Website: http://www.salzgeber.de/raeuberhaende

Deutschland 2020
Regie: İlker Çatak
Drehbuch: Gabriele Simon, Finn-Ole Heinrich
Darsteller: Emil von Schönfels, Mekyas Mulugeta, Katharina Behrens, Nicole Marischka, Godehard Giese
Länge: 92 Minuten
Verleih: Salzgeber
Kinostart: 2. September 2021

FILMKRITIK:

Eine Holzhütte am Waldrand: Garten, Schlafplatz, freier Blick über grüne Hügel. Draußen pflanzt Samu (Mekyas Mulugeta) einen Feigenbaum, drinnen knutscht Janik (Emil von Schönfels) mit seiner Freundin. „Salam aleikum“, sagt Samu, als er den Vorhang vor dem Bett des Paares zurückzieht und die Intimität stört. Nur um sein Hemd zu holen? Oder aus Eifersucht? Das muss offen bleiben in der sommerlich-sinnlichen Szene. Die Freundin jedenfalls ist pikiert, als Janik das Liebesspiel wieder aufnehmen will. „Mach‘ doch mit Samu rum“, protestiert sie und geht. Tatsächlich sieht man die beiden Jungs herumtollen, raufen, einander wie selbstverständlich anfassen.
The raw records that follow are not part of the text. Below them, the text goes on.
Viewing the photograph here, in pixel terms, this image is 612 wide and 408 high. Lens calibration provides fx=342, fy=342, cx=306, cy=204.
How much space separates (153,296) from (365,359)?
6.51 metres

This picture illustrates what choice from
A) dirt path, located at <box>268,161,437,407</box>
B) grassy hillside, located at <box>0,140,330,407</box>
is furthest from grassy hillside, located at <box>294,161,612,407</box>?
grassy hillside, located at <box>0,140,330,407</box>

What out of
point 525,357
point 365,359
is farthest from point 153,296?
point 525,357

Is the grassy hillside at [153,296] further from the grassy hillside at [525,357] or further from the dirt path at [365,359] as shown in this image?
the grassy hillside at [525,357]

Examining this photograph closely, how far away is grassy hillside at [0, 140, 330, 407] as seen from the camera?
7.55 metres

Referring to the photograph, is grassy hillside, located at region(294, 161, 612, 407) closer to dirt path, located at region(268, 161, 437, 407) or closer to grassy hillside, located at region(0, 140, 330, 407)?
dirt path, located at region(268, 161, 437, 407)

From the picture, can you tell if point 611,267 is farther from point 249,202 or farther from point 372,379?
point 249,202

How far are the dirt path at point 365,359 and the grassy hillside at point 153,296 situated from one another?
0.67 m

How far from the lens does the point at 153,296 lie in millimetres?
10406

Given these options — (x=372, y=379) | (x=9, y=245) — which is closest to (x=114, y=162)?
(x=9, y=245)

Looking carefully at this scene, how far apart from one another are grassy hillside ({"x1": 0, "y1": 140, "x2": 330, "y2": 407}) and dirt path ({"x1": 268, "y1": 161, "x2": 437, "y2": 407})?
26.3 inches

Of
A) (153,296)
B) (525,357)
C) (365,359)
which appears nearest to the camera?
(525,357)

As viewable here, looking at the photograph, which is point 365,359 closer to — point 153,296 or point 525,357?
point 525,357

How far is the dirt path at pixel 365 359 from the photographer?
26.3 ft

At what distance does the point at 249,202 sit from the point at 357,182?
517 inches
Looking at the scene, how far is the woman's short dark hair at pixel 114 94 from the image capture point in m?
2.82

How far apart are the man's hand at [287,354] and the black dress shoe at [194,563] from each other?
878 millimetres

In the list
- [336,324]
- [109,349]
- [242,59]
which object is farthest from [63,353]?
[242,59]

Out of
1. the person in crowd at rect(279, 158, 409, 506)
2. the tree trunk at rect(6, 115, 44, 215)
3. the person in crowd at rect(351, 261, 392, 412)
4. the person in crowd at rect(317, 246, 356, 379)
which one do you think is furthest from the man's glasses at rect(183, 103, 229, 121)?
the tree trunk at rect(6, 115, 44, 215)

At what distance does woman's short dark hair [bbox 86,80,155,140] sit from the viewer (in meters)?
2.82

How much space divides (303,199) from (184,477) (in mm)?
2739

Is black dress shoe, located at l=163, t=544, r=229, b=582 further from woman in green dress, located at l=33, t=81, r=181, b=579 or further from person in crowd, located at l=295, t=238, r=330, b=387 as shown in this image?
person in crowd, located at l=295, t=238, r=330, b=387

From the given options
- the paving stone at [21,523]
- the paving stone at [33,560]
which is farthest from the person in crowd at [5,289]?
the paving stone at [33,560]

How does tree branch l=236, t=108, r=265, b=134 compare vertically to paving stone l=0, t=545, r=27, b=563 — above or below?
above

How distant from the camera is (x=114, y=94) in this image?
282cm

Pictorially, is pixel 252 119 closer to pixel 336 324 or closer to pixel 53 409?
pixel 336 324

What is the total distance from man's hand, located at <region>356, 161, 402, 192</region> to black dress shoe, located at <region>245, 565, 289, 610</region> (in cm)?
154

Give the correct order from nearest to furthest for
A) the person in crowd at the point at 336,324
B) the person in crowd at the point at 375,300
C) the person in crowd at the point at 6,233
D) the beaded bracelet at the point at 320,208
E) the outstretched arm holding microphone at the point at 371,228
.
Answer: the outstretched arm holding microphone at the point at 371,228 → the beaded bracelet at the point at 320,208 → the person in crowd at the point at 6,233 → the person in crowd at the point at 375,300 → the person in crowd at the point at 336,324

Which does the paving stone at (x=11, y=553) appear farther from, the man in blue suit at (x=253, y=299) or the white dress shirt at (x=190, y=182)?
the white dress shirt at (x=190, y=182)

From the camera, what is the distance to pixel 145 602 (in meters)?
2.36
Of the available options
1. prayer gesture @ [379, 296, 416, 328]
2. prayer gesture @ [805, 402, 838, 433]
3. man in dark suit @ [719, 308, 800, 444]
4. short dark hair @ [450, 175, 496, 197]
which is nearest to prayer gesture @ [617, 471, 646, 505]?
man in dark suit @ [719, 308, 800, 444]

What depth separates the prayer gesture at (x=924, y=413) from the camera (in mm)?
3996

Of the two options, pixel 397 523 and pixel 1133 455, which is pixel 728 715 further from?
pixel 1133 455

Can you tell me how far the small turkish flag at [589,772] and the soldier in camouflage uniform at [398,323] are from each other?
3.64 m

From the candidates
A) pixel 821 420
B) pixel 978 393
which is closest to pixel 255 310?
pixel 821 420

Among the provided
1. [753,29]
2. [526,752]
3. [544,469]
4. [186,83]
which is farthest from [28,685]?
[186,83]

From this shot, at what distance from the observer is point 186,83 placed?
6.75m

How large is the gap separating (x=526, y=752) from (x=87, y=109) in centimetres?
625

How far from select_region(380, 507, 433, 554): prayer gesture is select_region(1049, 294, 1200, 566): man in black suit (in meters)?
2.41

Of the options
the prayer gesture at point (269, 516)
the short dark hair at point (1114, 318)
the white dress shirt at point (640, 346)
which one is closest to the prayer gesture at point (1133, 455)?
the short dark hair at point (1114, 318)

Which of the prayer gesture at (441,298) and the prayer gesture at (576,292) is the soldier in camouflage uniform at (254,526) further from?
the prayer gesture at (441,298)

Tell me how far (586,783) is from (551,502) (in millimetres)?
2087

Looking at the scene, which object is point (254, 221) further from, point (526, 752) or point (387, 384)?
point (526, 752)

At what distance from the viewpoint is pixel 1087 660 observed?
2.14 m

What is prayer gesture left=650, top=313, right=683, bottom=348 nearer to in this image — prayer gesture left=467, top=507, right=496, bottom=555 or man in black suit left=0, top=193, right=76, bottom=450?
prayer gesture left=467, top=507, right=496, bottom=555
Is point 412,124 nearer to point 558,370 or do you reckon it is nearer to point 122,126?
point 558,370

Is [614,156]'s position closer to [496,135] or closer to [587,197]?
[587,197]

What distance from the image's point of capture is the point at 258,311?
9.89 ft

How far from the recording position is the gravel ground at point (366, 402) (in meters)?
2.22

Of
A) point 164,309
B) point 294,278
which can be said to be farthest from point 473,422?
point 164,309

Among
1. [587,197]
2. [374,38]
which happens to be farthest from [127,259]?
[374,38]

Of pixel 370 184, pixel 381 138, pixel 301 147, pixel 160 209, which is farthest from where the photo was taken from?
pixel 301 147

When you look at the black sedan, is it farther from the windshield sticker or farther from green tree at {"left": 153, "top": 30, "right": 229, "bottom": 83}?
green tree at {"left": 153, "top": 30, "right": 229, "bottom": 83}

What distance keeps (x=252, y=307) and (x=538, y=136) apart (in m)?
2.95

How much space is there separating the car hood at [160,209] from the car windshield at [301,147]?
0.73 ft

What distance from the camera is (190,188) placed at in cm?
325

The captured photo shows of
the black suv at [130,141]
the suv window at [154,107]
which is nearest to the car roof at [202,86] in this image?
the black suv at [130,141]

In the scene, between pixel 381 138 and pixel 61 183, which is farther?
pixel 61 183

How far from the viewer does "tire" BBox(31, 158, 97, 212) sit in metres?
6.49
Alles scheint möglich für die frisch gebackenen Abiturienten, denen die Welt offensteht. Nach Istanbul wollen sie, wo Samu seinen unbekannten Vater vermutet. Die vibrierende Stadt erkunden, vielleicht auch einen Teil der eigenen Wurzeln, jedenfalls frei sein, sich erkunden jenseits aller Grenzen.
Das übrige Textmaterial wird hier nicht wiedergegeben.